Is detection of jailbroken/rooted phone sufficient against threats?

It is widely known that performing jailbreaking/rooting opens the mobile device to security vulnerabilities. It often leaves a gap for malwares to gain elevated permissions on a device. This elevated access allows an adversary to silently and stealthily spy on victims, collecting information from voice communications, camera, email, messaging, GPS, passwords, and contact lists. Functions that detect Jailbroken/rooted devices is most commonly added to transactional mobile applications, serving as the most basic defence against threats. However, this is nothing but a drop in a bucket.

The Digital Future.

The world is going digital. Our smartphones are the most intimate possession we carry around in our pockets, some may even argue that our phones know everything about us. For that very reason, it could arguably be the reason why most FinTech companies are pivoting their services to mobile devices – just to be close to their end-users. Unfortunately, end-users are often the weakest link. From an aerial view of the mobile threat landscape, some of the most prevalent attacks performed by cybercriminals are through malware attacks, phishing, and SIM-Swapping. Between 2018 and 2019, it is estimated that 1,100 million baht worth of damaged was caused by social engineering frauds, such as phishing, creating fake websites, fake profiles or spoofing using fake images on social media in Thailand, a recently released statement by the Thai Royal Police.

Beyond social attacks also lies technical attacks such as hooking. Hooking is a code modification/tampering technique that can perform malicious activities such as API function monitoring, debugging and reverse engineering, stealing personal information, changing the behaviours of the app itself to do un-authorised activities. Hooking attacks renders the most damage and it happens underneath your “skin”.

In perspective, it can be incredibly challenging for banks or their end-users to avoid such attacks by cybercriminals. The banks can only do so much as to implement mechanisms to mitigate such attacks.

Looking Beyond.

Fortunately, V-Key has a solution. In an insecure OS environment when the phone is compromised, apps integrated with V-OS Application Protection has mechanisms to detect rooting and jailbreaking of mobile OS. On top of that, V-OS will allow the mobile app to run smoothly without compromising it’s integrity and confidentiality. There will be no breaking of its security or leakage of sensitive information stored inside the app.
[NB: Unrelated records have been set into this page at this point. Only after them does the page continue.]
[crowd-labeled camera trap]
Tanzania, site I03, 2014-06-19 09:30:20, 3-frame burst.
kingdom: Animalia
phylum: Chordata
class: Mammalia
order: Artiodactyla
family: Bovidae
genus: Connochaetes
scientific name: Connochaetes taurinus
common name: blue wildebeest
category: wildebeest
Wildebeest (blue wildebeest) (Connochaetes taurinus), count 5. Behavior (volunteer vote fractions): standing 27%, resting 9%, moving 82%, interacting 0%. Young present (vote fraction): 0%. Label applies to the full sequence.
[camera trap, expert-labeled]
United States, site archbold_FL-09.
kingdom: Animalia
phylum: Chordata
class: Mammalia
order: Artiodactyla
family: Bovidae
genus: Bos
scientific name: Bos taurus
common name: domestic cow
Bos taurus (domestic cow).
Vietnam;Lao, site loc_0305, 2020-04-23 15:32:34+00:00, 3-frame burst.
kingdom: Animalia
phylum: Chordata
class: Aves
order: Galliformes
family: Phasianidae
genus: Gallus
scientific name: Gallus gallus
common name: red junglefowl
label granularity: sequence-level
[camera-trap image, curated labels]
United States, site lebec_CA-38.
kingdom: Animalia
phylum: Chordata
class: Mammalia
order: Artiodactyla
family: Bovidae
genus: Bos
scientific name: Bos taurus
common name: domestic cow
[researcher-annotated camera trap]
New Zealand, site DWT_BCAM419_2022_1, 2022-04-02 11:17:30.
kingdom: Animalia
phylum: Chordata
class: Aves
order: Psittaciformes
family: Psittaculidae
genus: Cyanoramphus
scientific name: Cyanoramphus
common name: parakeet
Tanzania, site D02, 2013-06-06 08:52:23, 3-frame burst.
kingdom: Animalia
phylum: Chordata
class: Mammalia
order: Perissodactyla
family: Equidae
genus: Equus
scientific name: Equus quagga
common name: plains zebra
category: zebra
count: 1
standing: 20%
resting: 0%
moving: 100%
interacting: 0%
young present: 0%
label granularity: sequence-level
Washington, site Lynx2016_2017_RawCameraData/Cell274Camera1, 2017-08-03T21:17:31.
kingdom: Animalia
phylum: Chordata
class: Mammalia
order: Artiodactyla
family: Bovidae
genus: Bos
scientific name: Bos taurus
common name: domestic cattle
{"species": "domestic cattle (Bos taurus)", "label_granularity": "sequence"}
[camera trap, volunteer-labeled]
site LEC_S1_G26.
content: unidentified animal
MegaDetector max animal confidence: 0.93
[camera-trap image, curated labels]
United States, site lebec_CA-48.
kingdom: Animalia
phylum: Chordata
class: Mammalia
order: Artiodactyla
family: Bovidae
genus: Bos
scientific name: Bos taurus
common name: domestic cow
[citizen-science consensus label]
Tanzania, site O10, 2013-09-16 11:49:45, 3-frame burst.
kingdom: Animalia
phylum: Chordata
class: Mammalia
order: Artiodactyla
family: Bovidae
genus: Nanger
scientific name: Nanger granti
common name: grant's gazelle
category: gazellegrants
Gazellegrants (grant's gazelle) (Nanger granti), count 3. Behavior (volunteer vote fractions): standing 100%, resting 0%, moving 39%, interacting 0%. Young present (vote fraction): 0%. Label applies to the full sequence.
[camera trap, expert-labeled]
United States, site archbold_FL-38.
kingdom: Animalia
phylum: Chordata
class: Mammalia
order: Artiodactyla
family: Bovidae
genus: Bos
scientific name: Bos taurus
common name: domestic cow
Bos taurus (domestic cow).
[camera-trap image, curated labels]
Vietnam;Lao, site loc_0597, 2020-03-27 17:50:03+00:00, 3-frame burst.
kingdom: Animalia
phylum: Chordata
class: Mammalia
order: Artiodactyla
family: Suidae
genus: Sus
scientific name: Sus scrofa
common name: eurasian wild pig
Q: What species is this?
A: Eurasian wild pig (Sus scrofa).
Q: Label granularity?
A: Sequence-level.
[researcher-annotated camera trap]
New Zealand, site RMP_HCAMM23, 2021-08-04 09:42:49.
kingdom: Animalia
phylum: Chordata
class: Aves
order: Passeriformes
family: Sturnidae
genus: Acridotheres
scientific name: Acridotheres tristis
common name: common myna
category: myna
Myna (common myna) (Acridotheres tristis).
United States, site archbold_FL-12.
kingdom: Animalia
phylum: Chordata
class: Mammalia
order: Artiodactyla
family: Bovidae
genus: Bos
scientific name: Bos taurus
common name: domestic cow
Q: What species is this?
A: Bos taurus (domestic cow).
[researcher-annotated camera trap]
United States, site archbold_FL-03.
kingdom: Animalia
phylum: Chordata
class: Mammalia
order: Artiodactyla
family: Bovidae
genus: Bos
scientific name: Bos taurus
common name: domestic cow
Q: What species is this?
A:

V-OS can also detect and prevent attackers from hooking on to the app during run-time, by implementing various mechanisms one such method to detect rooting/jailbreak so that V-OS will expect a hooking attempt on the app. Also we remove all debug information which could give any clues to the attacker and also encrypt data at rest and in transit as much as possible.

Such threats are reported back to V-OS App Protection Threat Intelligence server for analysis and response action by system administrators. V-Key’s software performs Root/Jailbreak checking only as a first line of defense but the security of V-OS is not dependent on such checks.

There is no guarantee that jailbreak/root detection is enough to fully secure devices against threats. Hence, it is critical that companies look beyond jailbreaking/rooting, and seek protection against extensive threats such as, app debugging, reverse engineering, API Frida hooking and more.